Aggregate functions allow us to group multiple rows of data by some defining characteristic of the group, such as job department or month, so that summary statistics about the group (averages, totals, maximums etc.) can be calculated. The output is a single value which is based on the set of values in the source data.
There are five aggregate functions, namely; SUM, AVG, MIN, MAX and COUNT.
These aggregate functions are used in conjunction with the GROUP BY and HAVING clauses as part of our SELECT statement.
The GROUP BY clause will divide the rows of a table into groups that have identical values in one or more columns.
- Group by X means put all those with the same value for X in the same row.
- Group by X, Y put all those with the same values for both X and Y in the same row.
If the GROUP BY clause is omitted when an aggregate function is used, then the entire table is considered as one group, and the function displays a single value for the entire table.

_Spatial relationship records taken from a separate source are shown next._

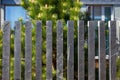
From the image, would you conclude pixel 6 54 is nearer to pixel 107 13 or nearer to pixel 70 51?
pixel 70 51

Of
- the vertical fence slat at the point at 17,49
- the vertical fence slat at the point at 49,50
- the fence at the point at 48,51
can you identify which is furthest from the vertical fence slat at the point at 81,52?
the vertical fence slat at the point at 17,49

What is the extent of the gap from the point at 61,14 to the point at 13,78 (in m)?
1.08

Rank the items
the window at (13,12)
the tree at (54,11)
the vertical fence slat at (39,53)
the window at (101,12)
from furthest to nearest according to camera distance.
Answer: the window at (101,12) < the window at (13,12) < the tree at (54,11) < the vertical fence slat at (39,53)

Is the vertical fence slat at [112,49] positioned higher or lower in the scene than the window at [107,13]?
lower

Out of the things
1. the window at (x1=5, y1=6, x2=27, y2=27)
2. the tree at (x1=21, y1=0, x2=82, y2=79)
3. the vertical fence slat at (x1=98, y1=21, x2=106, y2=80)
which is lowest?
the vertical fence slat at (x1=98, y1=21, x2=106, y2=80)

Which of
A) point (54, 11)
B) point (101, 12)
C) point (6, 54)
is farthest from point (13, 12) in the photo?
point (6, 54)

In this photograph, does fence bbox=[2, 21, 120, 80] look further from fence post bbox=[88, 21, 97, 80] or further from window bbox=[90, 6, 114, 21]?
window bbox=[90, 6, 114, 21]

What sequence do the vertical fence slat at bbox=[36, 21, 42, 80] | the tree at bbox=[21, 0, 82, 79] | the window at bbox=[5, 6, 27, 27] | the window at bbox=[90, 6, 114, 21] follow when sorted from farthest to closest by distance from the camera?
the window at bbox=[90, 6, 114, 21]
the window at bbox=[5, 6, 27, 27]
the tree at bbox=[21, 0, 82, 79]
the vertical fence slat at bbox=[36, 21, 42, 80]

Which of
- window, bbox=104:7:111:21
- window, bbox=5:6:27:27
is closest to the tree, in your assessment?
window, bbox=5:6:27:27

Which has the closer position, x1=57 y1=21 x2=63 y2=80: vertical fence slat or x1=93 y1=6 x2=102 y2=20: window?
x1=57 y1=21 x2=63 y2=80: vertical fence slat

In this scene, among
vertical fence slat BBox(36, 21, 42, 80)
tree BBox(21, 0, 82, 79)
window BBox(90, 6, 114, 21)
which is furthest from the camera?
window BBox(90, 6, 114, 21)

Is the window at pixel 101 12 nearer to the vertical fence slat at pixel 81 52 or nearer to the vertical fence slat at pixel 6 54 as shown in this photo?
the vertical fence slat at pixel 81 52

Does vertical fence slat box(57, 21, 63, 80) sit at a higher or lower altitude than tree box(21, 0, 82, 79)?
lower

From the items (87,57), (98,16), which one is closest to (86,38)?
(87,57)
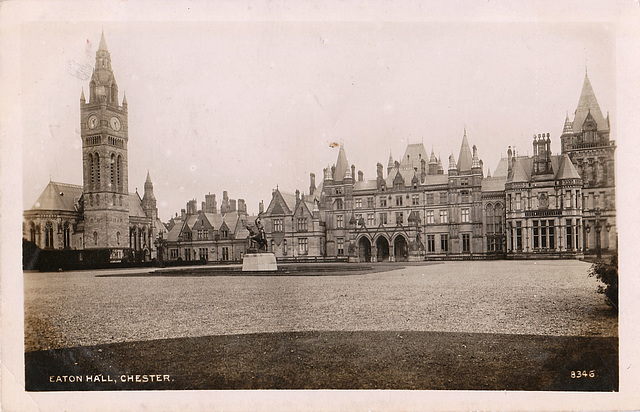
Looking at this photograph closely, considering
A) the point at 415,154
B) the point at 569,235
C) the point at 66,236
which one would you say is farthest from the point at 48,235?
the point at 569,235

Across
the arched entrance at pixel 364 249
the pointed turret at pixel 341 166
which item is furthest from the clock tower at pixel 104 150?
the arched entrance at pixel 364 249

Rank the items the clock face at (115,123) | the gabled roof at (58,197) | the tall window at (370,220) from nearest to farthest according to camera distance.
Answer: the gabled roof at (58,197) → the clock face at (115,123) → the tall window at (370,220)

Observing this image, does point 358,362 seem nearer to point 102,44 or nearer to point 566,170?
point 566,170

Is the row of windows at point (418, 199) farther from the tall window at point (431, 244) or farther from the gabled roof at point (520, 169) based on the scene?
the gabled roof at point (520, 169)

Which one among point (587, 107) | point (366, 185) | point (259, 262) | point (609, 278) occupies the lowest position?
point (609, 278)

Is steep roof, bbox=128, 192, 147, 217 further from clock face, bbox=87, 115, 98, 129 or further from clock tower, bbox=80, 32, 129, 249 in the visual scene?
clock face, bbox=87, 115, 98, 129

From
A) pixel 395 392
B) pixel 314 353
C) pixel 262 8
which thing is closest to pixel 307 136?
pixel 262 8

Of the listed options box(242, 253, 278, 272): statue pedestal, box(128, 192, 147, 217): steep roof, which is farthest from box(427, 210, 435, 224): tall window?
box(128, 192, 147, 217): steep roof
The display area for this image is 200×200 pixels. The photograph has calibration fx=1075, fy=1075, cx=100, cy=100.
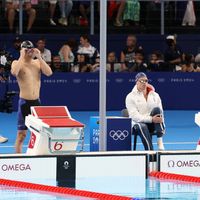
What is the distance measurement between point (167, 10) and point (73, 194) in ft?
49.3

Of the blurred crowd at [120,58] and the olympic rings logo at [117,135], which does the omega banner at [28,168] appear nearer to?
the olympic rings logo at [117,135]

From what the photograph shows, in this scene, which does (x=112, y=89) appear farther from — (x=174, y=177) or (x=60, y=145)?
(x=60, y=145)

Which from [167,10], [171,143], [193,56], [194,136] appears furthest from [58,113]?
[167,10]

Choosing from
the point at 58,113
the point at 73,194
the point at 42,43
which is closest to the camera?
the point at 73,194

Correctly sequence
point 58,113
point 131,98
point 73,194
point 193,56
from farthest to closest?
point 193,56 < point 131,98 < point 58,113 < point 73,194

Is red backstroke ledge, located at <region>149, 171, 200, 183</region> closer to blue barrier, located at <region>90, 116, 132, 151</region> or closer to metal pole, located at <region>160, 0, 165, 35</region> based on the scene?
blue barrier, located at <region>90, 116, 132, 151</region>

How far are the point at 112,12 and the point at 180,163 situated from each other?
1333 cm

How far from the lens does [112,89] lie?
2422 centimetres

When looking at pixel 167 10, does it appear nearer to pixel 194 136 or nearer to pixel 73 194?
pixel 194 136

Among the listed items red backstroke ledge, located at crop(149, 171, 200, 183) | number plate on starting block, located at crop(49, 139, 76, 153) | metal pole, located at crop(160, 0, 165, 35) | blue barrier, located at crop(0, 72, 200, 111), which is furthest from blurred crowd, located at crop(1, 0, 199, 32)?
red backstroke ledge, located at crop(149, 171, 200, 183)

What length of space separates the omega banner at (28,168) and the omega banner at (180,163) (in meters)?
1.39

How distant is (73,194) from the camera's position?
12844 millimetres

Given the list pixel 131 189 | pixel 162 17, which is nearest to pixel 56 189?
pixel 131 189

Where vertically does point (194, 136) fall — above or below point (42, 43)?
below
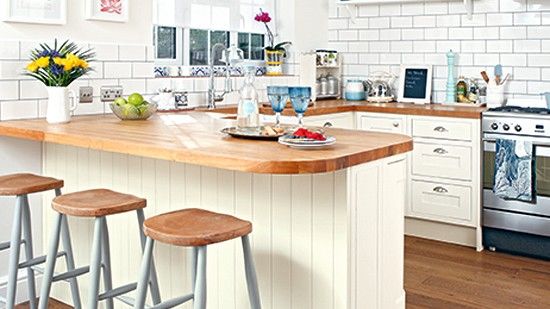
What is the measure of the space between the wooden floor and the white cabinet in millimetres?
873

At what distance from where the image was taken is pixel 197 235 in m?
2.01

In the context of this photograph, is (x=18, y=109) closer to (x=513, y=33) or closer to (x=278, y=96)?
(x=278, y=96)

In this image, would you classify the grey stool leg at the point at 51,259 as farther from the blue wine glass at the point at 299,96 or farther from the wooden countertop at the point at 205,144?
the blue wine glass at the point at 299,96

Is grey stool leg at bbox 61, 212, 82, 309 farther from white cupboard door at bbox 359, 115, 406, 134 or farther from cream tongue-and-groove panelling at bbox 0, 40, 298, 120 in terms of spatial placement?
white cupboard door at bbox 359, 115, 406, 134

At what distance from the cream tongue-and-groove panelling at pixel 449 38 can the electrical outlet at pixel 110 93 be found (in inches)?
97.3

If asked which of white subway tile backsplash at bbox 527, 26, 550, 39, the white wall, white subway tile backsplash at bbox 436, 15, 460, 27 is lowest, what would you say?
the white wall

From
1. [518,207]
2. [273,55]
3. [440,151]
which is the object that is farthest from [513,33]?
[273,55]

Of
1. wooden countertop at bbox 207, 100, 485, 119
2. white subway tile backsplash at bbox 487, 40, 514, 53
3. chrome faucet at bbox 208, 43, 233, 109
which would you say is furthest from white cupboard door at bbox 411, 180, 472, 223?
chrome faucet at bbox 208, 43, 233, 109

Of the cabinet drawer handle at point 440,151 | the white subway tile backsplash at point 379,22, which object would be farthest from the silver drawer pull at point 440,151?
the white subway tile backsplash at point 379,22

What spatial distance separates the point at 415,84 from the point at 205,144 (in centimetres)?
314

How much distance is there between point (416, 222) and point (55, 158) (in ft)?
8.58

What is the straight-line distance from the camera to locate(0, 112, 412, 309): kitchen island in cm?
220

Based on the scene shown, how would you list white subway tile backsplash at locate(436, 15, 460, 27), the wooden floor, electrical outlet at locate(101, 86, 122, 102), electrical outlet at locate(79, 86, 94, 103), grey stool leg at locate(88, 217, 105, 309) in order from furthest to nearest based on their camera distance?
white subway tile backsplash at locate(436, 15, 460, 27)
electrical outlet at locate(101, 86, 122, 102)
electrical outlet at locate(79, 86, 94, 103)
the wooden floor
grey stool leg at locate(88, 217, 105, 309)

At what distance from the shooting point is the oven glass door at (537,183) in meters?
3.91
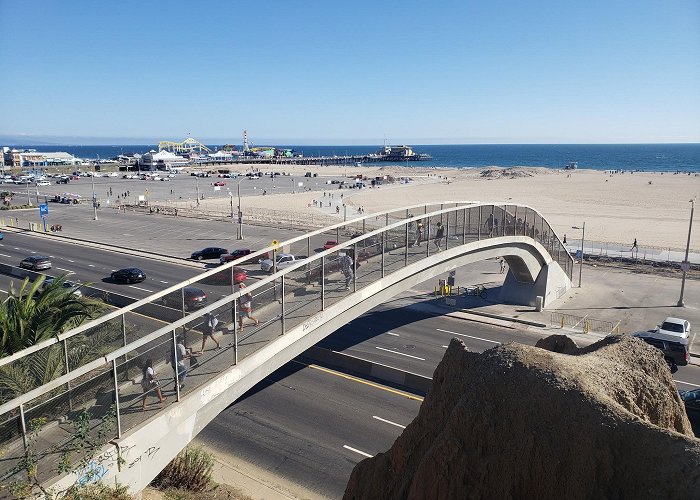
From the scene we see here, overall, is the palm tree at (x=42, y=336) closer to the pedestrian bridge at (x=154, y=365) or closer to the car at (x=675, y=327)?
the pedestrian bridge at (x=154, y=365)

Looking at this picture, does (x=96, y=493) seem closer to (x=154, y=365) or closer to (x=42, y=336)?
(x=154, y=365)

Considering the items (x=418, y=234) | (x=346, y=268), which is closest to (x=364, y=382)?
(x=346, y=268)

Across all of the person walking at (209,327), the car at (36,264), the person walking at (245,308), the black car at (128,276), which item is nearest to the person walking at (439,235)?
the person walking at (245,308)

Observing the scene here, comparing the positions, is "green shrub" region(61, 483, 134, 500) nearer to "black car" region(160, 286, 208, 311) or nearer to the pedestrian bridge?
the pedestrian bridge

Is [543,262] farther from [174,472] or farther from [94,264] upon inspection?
[94,264]

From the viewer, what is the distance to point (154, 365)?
11820mm

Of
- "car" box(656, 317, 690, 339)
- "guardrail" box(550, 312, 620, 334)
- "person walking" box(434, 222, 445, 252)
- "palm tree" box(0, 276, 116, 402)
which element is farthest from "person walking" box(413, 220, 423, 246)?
"palm tree" box(0, 276, 116, 402)

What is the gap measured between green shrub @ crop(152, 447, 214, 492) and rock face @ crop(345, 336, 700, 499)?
5248mm

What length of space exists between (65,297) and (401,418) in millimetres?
10929

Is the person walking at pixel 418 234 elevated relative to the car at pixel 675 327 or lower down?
elevated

The HAVING clause performs the same function as the WHERE clause, but with aggregate values. A query can contain both a WHERE clause and a HAVING clause.
Together, fits into the SELECT expression in the following manner.
SELECT column-name1 [,column-name2]
FROM table-name
WHERE search-condition
GROUP BY column-name1 [,column-name2]
HAVING some-condition
ORDER BY column-name1 [DESC] [,column-name2] [DESC]
Having vs. Where
The WHERE clause is applied first to the individual rows in the tables. Only the rows that meet the conditions in the WHERE clause go on to be grouped.
The HAVING clause is then applied to the rows in the result set to filter values in the GROUP BY clause. Only the groups that meet the HAVING conditions appear in the query output.
Breaking GROUP BY down conceptually
- The GROUP BY partitions the table records into groups. Each group has the same set of values for the column(s) specified in the GROUP BY clause.
- The aggregates then operate on any of the columns specified, with the aggregate function calculated over the rows in the partitioned group.
- The result then consists of one row per group: the GROUP BY column values, plus the associated calculated aggregated values.